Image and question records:
>> START

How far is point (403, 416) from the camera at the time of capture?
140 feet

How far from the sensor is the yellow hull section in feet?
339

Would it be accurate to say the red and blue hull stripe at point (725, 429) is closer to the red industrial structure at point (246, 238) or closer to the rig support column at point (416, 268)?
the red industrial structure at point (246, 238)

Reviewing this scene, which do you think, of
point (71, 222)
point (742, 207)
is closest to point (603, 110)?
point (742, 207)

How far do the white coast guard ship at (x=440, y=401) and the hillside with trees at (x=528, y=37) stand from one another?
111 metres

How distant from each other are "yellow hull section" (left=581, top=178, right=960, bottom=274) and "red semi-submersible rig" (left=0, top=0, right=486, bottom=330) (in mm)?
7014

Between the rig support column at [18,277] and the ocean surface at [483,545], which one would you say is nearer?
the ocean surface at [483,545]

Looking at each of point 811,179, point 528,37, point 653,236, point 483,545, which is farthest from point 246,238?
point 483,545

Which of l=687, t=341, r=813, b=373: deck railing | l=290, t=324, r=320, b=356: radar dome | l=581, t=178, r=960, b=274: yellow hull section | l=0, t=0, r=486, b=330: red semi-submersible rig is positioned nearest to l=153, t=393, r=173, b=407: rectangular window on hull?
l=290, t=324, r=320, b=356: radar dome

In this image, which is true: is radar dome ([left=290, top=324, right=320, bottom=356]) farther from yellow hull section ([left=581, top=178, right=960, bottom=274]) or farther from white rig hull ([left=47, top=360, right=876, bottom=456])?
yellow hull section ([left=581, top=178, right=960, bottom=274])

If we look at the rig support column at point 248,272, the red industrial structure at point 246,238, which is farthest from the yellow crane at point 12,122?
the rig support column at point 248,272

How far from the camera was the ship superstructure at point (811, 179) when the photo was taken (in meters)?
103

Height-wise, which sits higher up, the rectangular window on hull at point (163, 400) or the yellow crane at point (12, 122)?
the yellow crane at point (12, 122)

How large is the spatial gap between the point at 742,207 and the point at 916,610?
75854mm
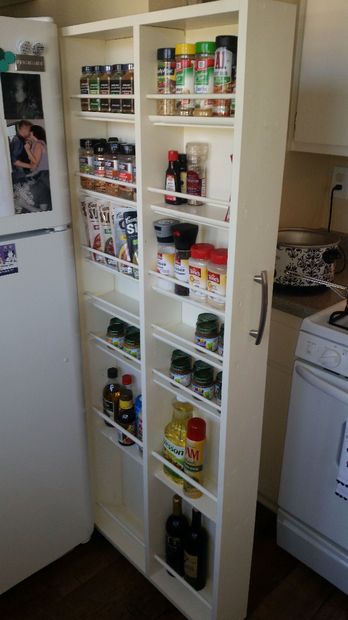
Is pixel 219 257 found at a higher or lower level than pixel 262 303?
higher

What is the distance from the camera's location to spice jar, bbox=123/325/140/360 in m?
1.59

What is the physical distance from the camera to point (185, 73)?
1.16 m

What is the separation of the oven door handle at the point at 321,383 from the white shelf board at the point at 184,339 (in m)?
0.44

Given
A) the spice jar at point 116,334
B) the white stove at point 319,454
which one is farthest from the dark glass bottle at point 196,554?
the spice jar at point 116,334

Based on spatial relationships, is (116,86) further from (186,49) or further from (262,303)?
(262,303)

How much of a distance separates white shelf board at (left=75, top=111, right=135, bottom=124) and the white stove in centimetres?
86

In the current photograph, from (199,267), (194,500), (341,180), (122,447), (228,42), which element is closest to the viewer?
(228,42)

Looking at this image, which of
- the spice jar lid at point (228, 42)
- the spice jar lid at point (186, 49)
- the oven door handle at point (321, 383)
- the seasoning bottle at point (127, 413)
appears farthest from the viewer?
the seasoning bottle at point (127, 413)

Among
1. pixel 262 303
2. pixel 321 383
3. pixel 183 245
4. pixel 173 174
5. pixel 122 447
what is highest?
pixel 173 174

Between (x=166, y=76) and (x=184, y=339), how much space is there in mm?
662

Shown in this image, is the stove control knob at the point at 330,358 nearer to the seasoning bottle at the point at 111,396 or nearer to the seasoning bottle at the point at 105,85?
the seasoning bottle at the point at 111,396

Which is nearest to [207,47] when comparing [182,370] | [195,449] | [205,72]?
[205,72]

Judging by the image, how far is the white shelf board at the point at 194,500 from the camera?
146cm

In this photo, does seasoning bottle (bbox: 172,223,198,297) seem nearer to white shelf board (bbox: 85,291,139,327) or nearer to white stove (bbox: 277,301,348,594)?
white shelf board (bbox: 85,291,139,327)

>> END
>> START

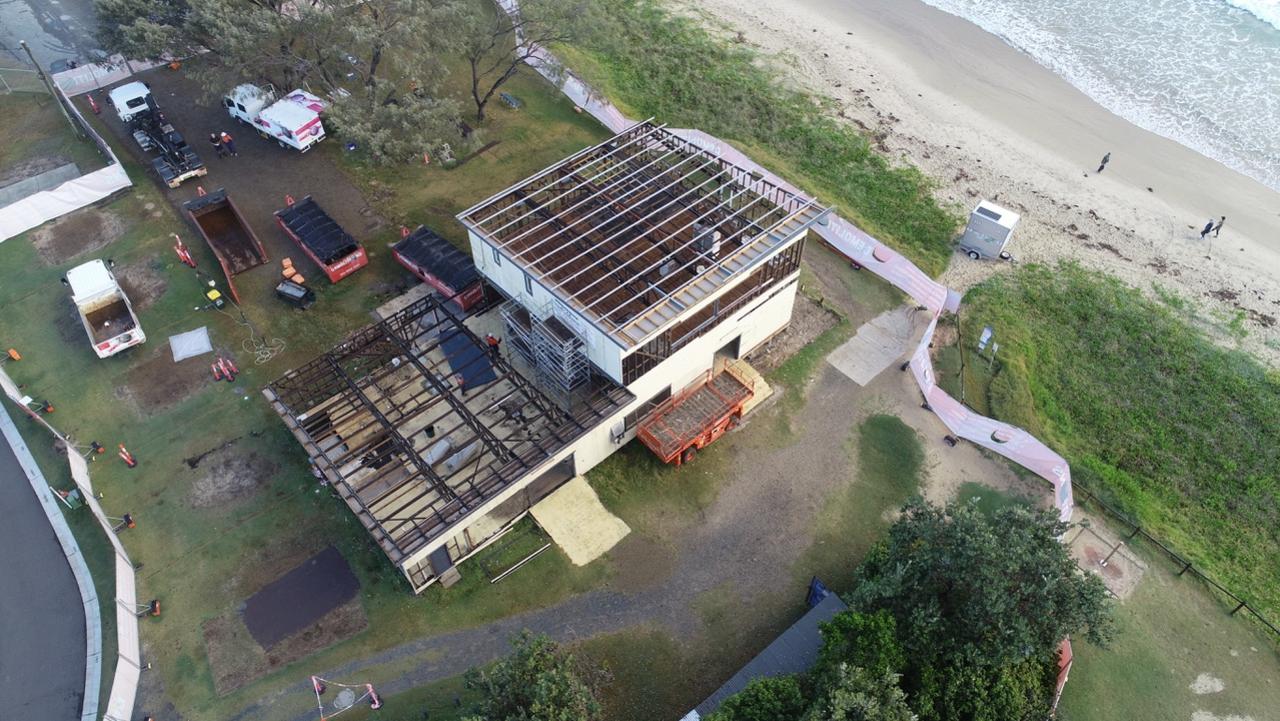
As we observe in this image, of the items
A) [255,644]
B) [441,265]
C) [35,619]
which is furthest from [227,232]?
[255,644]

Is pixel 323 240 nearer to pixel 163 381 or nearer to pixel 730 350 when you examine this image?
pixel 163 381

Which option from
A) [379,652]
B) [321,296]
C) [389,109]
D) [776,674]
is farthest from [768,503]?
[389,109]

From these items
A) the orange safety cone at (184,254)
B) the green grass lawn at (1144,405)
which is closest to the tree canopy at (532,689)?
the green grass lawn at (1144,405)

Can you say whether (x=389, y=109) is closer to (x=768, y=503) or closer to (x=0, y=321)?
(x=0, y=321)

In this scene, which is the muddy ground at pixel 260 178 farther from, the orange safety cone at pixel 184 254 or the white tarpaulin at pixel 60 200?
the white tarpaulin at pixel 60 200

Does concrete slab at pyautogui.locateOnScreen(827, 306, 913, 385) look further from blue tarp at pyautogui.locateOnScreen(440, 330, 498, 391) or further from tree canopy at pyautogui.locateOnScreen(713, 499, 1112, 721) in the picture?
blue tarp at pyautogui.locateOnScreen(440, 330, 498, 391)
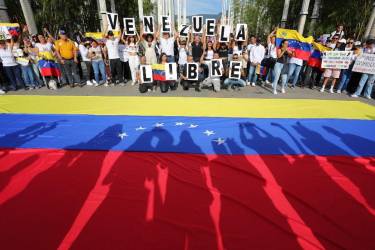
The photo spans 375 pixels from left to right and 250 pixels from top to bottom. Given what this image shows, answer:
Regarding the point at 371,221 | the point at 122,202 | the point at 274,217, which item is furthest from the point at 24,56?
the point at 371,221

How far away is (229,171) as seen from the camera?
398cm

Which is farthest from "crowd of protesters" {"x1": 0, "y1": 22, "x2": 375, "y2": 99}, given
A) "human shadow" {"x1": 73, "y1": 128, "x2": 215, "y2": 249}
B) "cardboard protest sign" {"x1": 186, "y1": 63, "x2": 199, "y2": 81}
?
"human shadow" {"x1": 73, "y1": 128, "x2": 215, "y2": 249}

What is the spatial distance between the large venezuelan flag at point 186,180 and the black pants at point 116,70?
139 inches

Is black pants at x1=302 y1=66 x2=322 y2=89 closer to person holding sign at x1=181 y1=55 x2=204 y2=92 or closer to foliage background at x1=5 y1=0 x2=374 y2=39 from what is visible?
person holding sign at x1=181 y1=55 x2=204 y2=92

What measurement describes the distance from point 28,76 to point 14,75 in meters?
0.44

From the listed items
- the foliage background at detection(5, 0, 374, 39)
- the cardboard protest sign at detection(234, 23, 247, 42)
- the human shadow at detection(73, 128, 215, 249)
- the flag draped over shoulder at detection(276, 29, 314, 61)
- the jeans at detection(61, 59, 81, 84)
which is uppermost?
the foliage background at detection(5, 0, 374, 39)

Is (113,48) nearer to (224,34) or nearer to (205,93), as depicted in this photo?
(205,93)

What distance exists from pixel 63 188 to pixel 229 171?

>> END
>> START

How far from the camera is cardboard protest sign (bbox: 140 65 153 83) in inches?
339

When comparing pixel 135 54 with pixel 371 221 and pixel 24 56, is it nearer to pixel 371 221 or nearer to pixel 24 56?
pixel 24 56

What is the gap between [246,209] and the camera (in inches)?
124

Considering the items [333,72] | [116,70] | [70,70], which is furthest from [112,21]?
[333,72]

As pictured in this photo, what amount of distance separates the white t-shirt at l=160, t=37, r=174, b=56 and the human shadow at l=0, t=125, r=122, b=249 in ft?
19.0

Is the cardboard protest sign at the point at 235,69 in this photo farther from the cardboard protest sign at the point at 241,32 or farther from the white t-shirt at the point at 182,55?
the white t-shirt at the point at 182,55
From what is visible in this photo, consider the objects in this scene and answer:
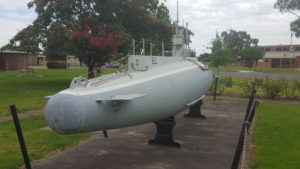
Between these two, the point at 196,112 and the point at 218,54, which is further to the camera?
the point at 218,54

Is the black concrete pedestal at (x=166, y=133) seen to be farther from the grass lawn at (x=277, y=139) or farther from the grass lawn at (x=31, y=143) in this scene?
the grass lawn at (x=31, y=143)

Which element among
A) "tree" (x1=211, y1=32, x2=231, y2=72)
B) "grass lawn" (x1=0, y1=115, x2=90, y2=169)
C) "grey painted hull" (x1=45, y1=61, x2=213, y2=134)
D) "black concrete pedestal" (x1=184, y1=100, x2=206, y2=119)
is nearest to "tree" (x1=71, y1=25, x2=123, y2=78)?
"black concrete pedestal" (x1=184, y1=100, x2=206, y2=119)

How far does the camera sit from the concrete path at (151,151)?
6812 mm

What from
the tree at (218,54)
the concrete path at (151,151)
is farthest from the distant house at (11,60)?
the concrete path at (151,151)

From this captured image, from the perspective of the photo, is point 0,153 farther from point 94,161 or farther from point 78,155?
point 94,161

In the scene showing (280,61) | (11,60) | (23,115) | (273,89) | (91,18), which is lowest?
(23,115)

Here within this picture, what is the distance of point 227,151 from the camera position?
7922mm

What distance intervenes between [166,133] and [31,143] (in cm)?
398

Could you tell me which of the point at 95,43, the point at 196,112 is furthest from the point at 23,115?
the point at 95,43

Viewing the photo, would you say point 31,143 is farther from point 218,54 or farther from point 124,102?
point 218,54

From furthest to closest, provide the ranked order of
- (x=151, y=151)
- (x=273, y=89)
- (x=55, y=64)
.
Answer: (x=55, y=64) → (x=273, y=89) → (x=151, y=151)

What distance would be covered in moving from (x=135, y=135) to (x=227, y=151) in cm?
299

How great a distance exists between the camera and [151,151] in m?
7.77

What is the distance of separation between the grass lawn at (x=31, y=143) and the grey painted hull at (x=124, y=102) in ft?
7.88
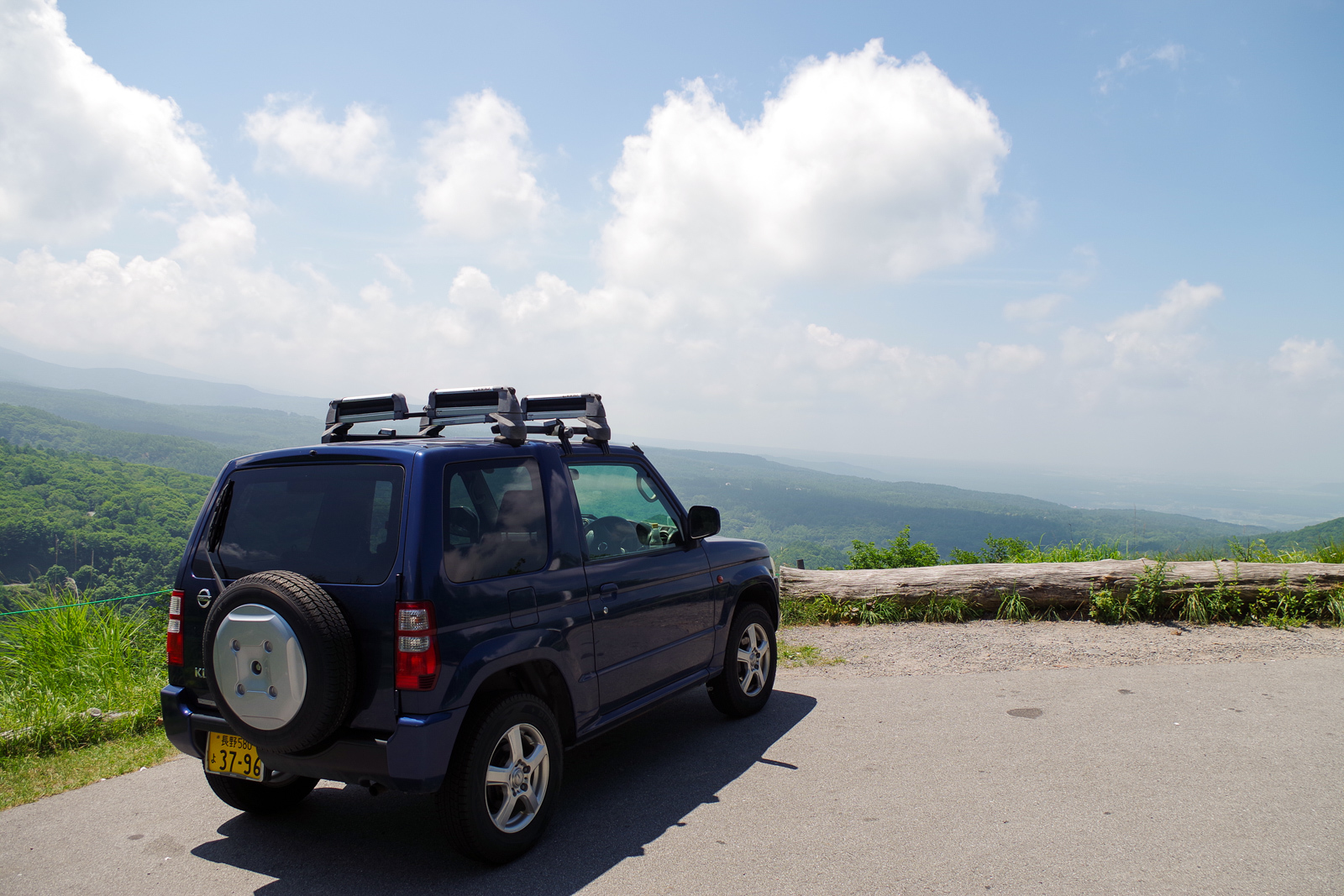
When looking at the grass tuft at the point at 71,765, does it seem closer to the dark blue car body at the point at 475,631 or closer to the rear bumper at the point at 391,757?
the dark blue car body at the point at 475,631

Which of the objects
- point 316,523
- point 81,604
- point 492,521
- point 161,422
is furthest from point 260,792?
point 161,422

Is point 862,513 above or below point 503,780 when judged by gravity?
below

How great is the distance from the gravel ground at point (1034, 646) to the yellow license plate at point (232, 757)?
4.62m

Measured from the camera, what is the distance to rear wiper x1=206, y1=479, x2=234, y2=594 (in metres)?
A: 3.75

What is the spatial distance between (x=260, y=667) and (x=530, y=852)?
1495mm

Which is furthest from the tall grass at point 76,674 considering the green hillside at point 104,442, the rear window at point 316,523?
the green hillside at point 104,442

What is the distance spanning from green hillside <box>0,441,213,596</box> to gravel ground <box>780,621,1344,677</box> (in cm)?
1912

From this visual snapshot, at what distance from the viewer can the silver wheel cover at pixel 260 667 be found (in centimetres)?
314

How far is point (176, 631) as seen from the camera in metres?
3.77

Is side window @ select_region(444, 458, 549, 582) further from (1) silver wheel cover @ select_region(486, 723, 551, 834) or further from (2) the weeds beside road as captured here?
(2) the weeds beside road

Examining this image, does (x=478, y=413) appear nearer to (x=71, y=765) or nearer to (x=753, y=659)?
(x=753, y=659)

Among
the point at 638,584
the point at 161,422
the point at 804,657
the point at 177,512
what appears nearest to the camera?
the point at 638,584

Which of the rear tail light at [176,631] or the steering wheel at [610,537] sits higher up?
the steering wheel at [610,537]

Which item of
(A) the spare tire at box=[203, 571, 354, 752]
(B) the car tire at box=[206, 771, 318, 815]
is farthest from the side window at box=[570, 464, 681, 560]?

>> END

What you have to do: Give the stretch from the line containing "What is the spatial distance between (x=260, y=667)" through the line containing "is farthest from the side" as a numbered list, leaving out any blank lines.

Exercise response:
1. What is the spatial distance between (x=260, y=667) and (x=530, y=852)?
2. 1495mm
3. Which is furthest from the tall grass at point 76,674 considering the green hillside at point 104,442, the rear window at point 316,523?
4. the green hillside at point 104,442
5. What is the distance spanning from green hillside <box>0,441,213,596</box> to gravel ground <box>780,621,1344,677</box> (in cm)?
6. 1912
7. From this visual snapshot, at what distance from the viewer can the silver wheel cover at pixel 260 667 be found (in centimetres)?
8. 314
9. How far is point (176, 631) as seen from the camera in metres?
10. 3.77
11. Is side window @ select_region(444, 458, 549, 582) further from (1) silver wheel cover @ select_region(486, 723, 551, 834) or further from (2) the weeds beside road as captured here?
12. (2) the weeds beside road
13. Examining this image, does (x=478, y=413) appear nearer to (x=71, y=765) or nearer to (x=753, y=659)?
14. (x=753, y=659)
15. Among
16. the point at 638,584
17. the point at 161,422
18. the point at 804,657
19. the point at 177,512
20. what appears nearest to the camera?
21. the point at 638,584
22. Which of the rear tail light at [176,631] or the steering wheel at [610,537] sits higher up?
23. the steering wheel at [610,537]
24. Which item of
25. (A) the spare tire at box=[203, 571, 354, 752]
26. (B) the car tire at box=[206, 771, 318, 815]
27. is farthest from the side window at box=[570, 464, 681, 560]?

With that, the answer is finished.